Please transcribe the data exactly as shown, skipping the images.

★ ★ ★ ★ ★

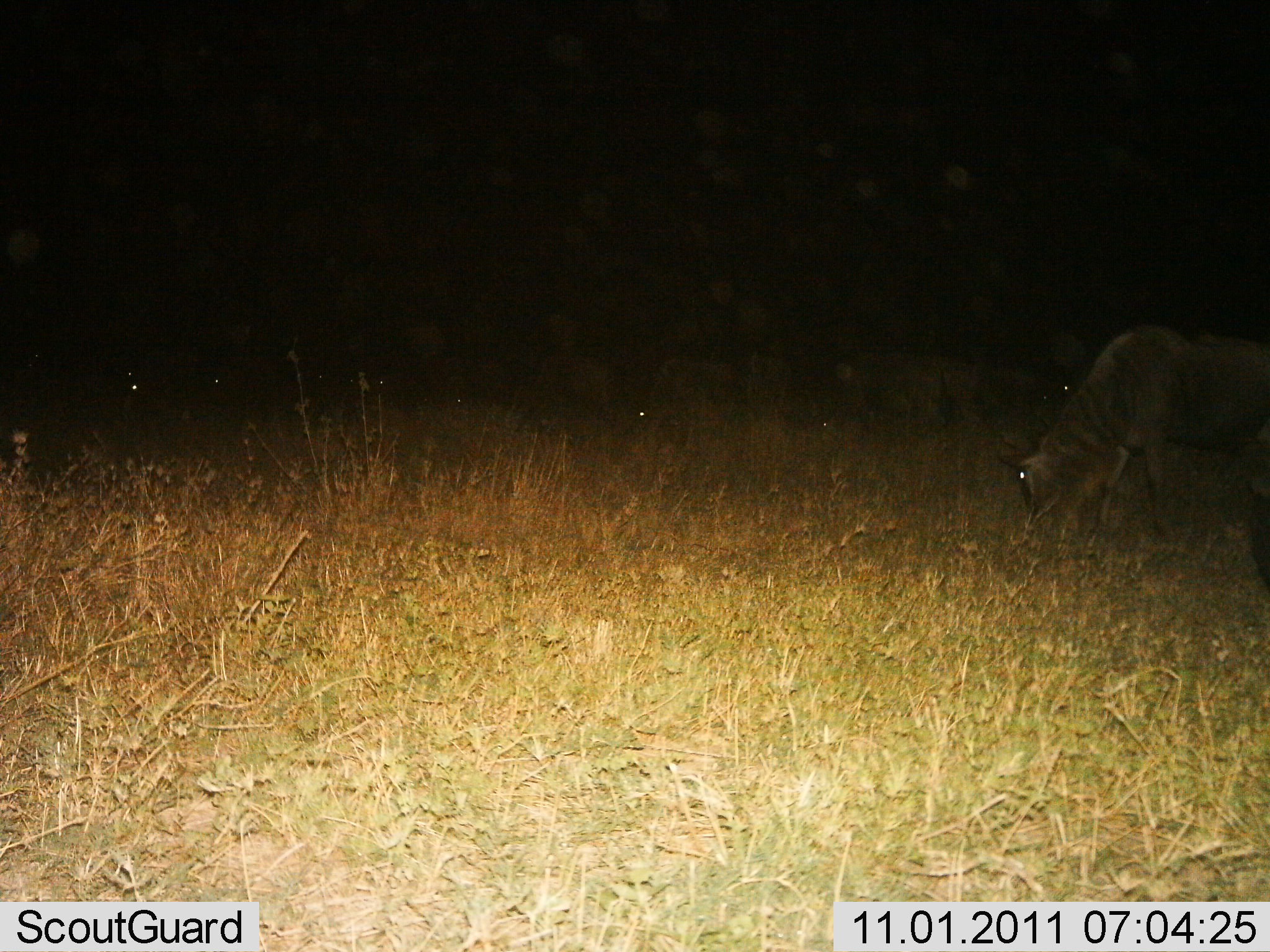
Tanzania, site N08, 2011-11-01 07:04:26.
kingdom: Animalia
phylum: Chordata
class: Mammalia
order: Artiodactyla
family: Bovidae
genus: Connochaetes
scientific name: Connochaetes taurinus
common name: blue wildebeest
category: wildebeest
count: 6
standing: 42%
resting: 0%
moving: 8%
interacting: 0%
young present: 0%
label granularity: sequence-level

★ ★ ★ ★ ★

## Solution
Tanzania, site N08, 2011-11-01 07:04:26.
kingdom: Animalia
phylum: Chordata
class: Mammalia
order: Artiodactyla
family: Bovidae
genus: Connochaetes
scientific name: Connochaetes taurinus
common name: blue wildebeest
category: wildebeest
count: 6
standing: 42%
resting: 0%
moving: 8%
interacting: 0%
young present: 0%
label granularity: sequence-level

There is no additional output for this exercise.